Exercise directions
Below are the records; repeat exactly their lines between the line holding "BWW Dance: Firebird" and the line holding "Imagen de Victoria", inclusive, skipping the pictures.
╭─ Supplied records
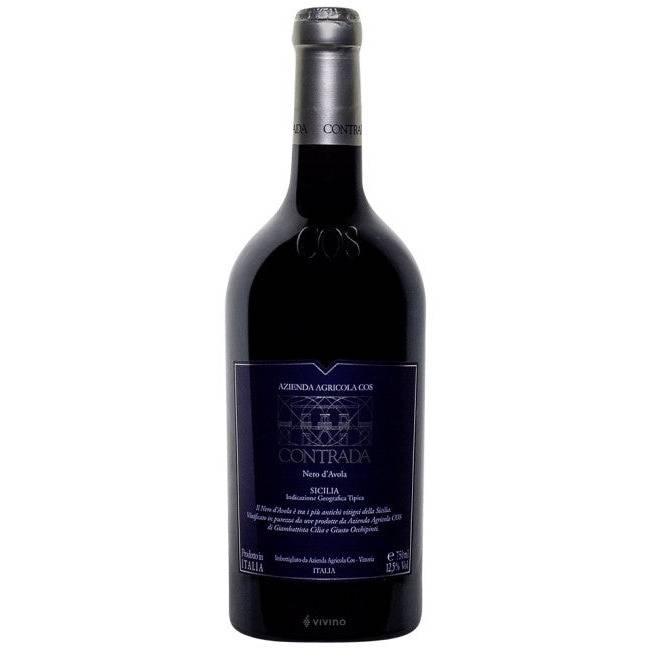 COS - Contrada Nero d'Avola 2020 (750ml)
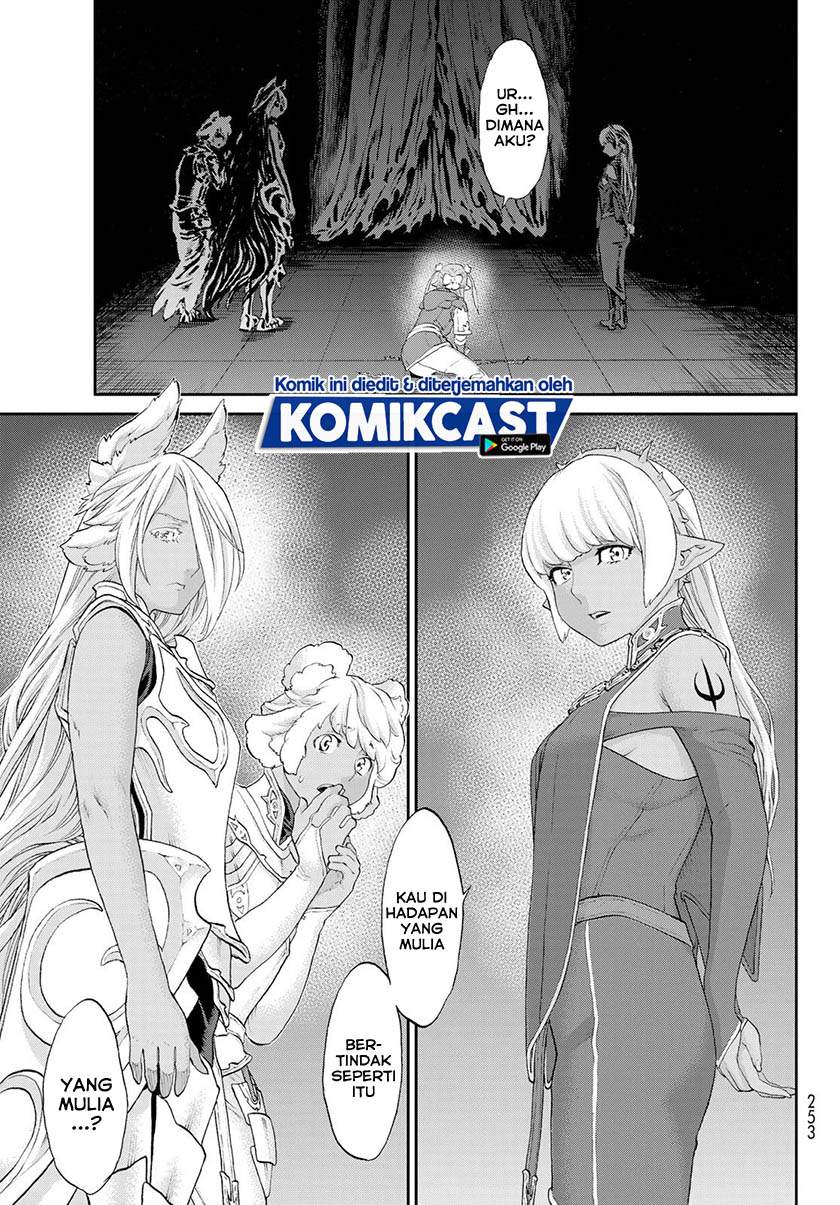 Isekai Putin Chapter 30 Gambar 13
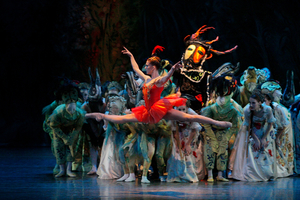 BWW Dance: Firebird Redeems a Drowsy Night at City Ballet 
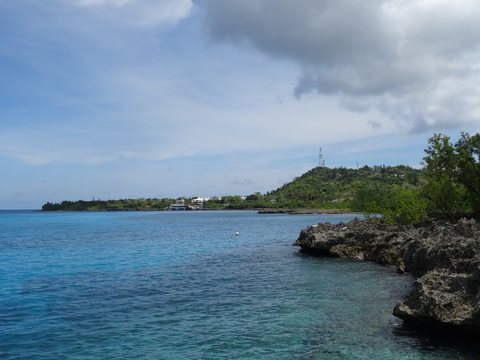 San Andrés, Colombie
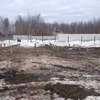 Фундамент для дома из бруса на забивных ж/б сваях в деревне Борцино Тверской области от компании 35FS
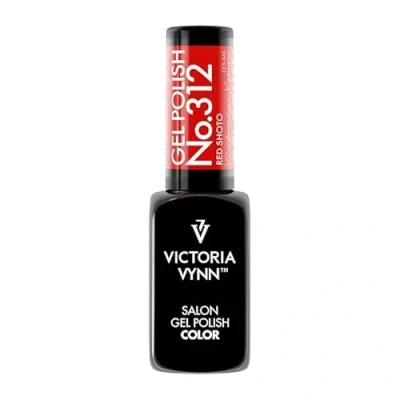 Imagen de Victoria Vynn Esmalte de gel color rojo 312 SHOTO UV/LED Soak Off 8ml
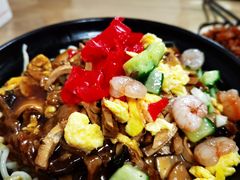 -大姨捞面(新安花园店)
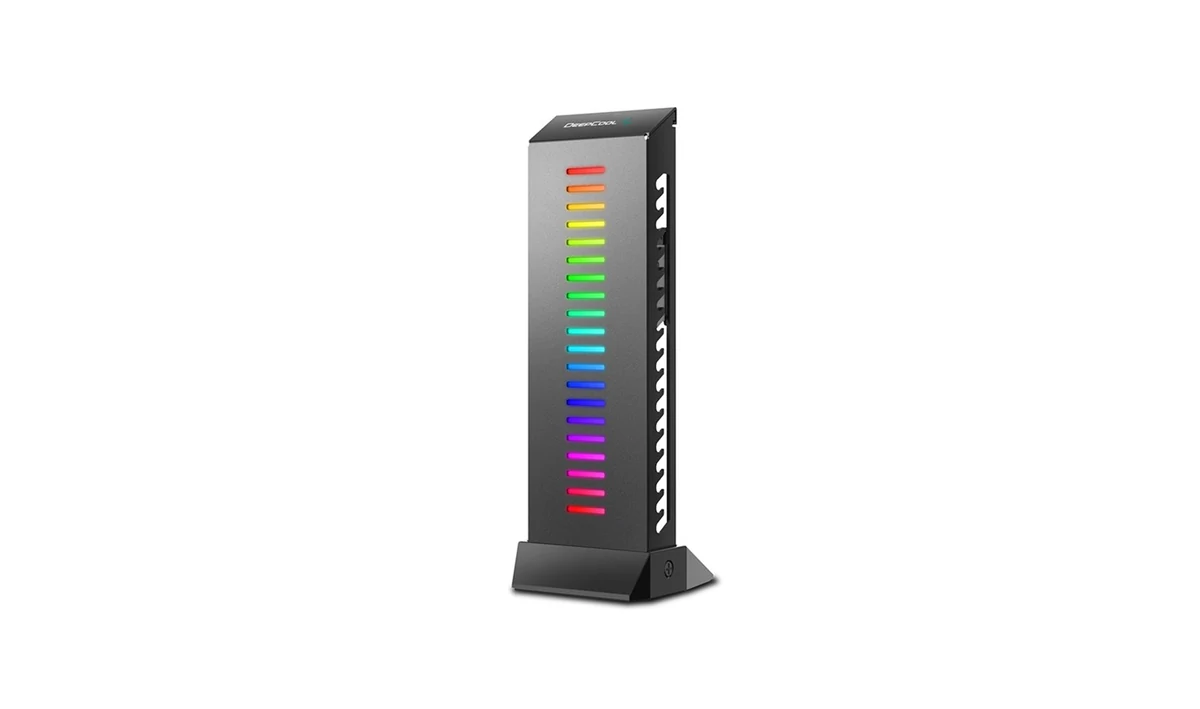 Uchwyt DeepCool GH-01 A-RGB dla Full Tower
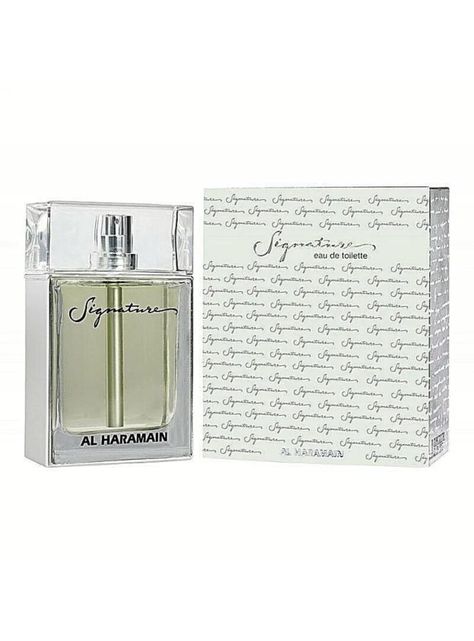 AL HARAMAIN SIGNATURE EDT 100 ml-1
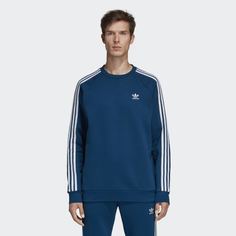 Джемпер 3-Stripes adidas Originals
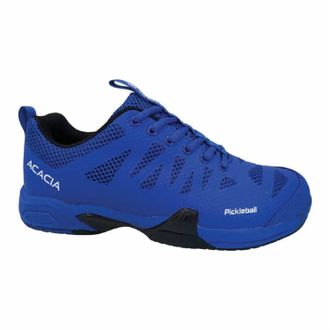 Acacia Womens Proshot Pickle Ball Shoes In Royal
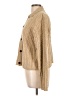 Valerie Stevens 100% Acrylic Tan Cardigan Size L - photo 5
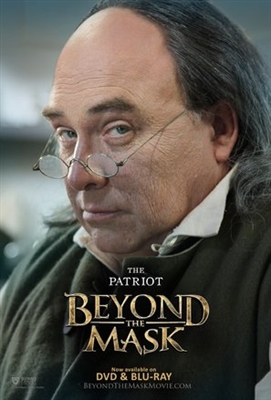 Beyond the Mask Poster 1568902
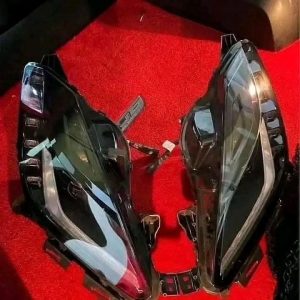Buy OEM Corvette C7 Headlights (2016 Z06) | Mint Condition Factory Headlamps online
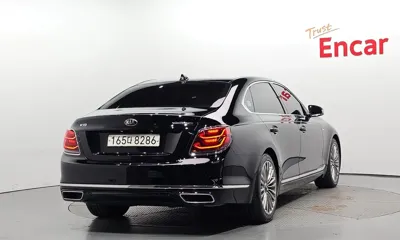 Kia K9 2021, 56181 км, за 21610.61 USD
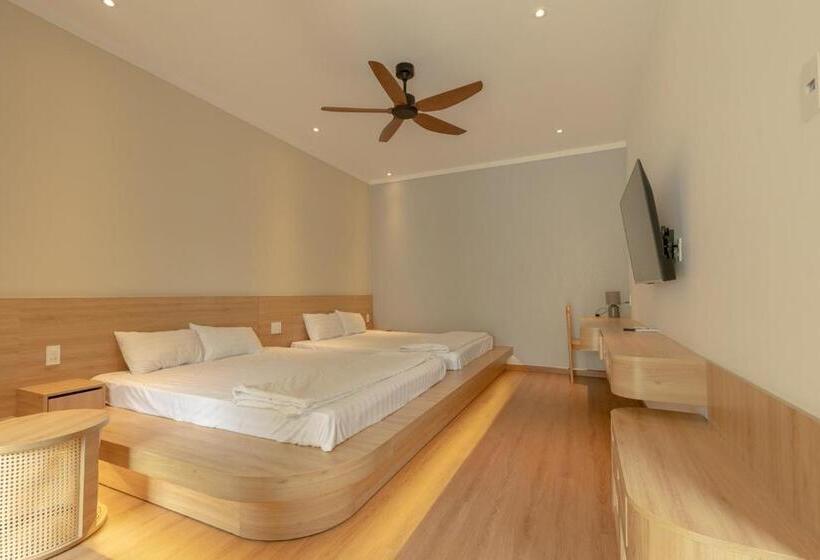 پانسیون Tây Tiến Bungalow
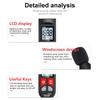 Multifunction Sound Leveling Meter Sensitive Decibel Meter Noise Meter for Recording & Analyzing Noise in Various Setting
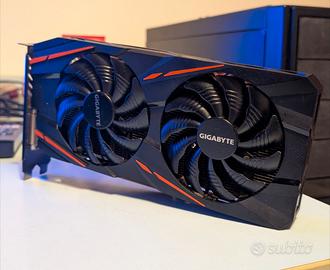RX 580 4gb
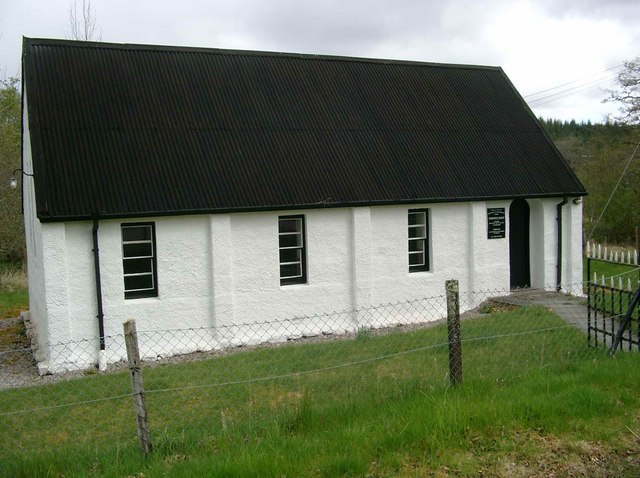 Fitxategi:Corrimony Church - geograph.org.uk - 168676.jpg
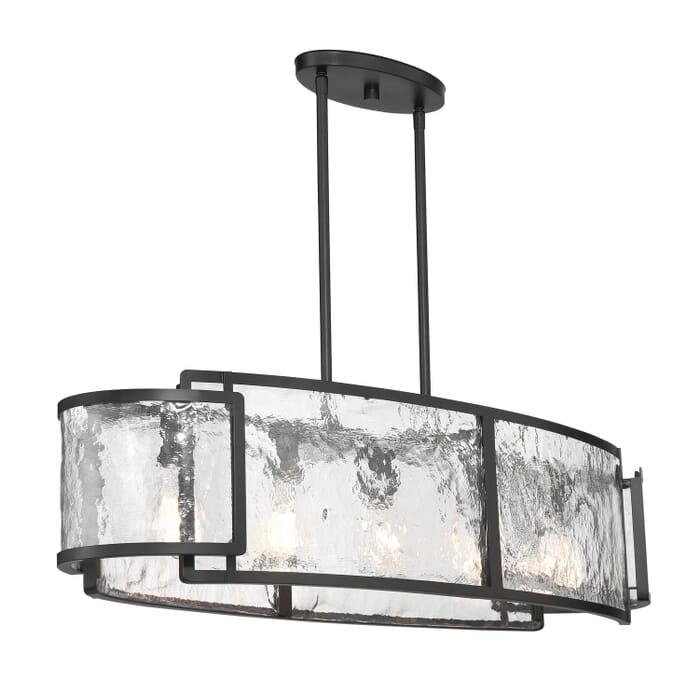 Six Light Island Pendant by Minka-Lavery Six Light Island Pendant by Minka-Lavery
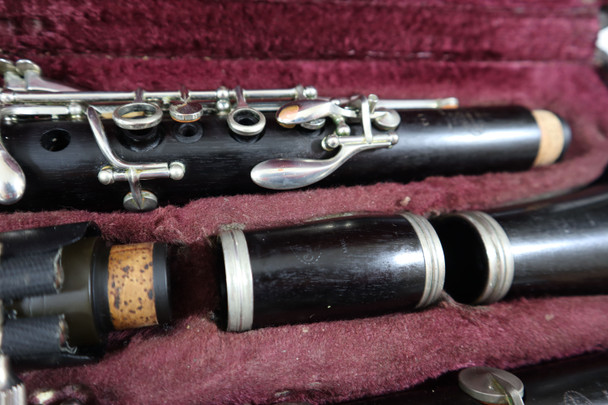 BUFFET E13 CLARINET - REFURBISHED (K86251) 2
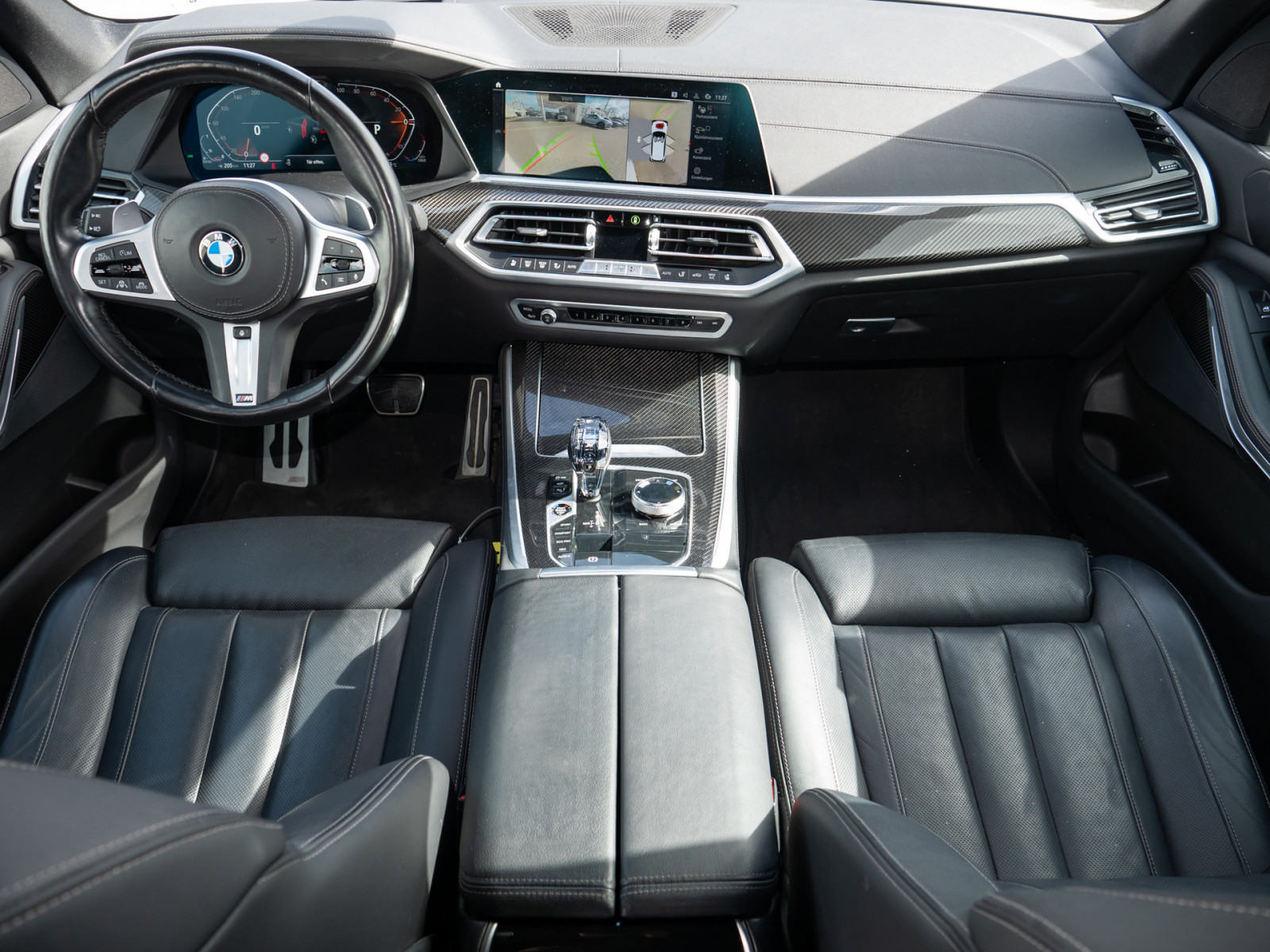 BMW X5 xDrive 30d M-Sport – Produktfoto 8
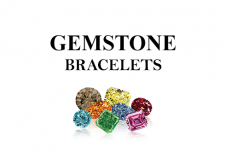 Gemstone Bracelets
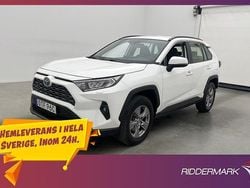 Vit Begagnad 2022 Toyota RAV4 Hybrid Active SUV | 334 800 kr (Marknadspris)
╰─
Solution
 BWW Dance: Firebird Redeems a Drowsy Night at City Ballet 
 San Andrés, Colombie
 Фундамент для дома из бруса на забивных ж/б сваях в деревне Борцино Тверской области от компании 35FS
 Imagen de Victoria Vynn Esmalte de gel color rojo 312 SHOTO UV/LED Soak Off 8ml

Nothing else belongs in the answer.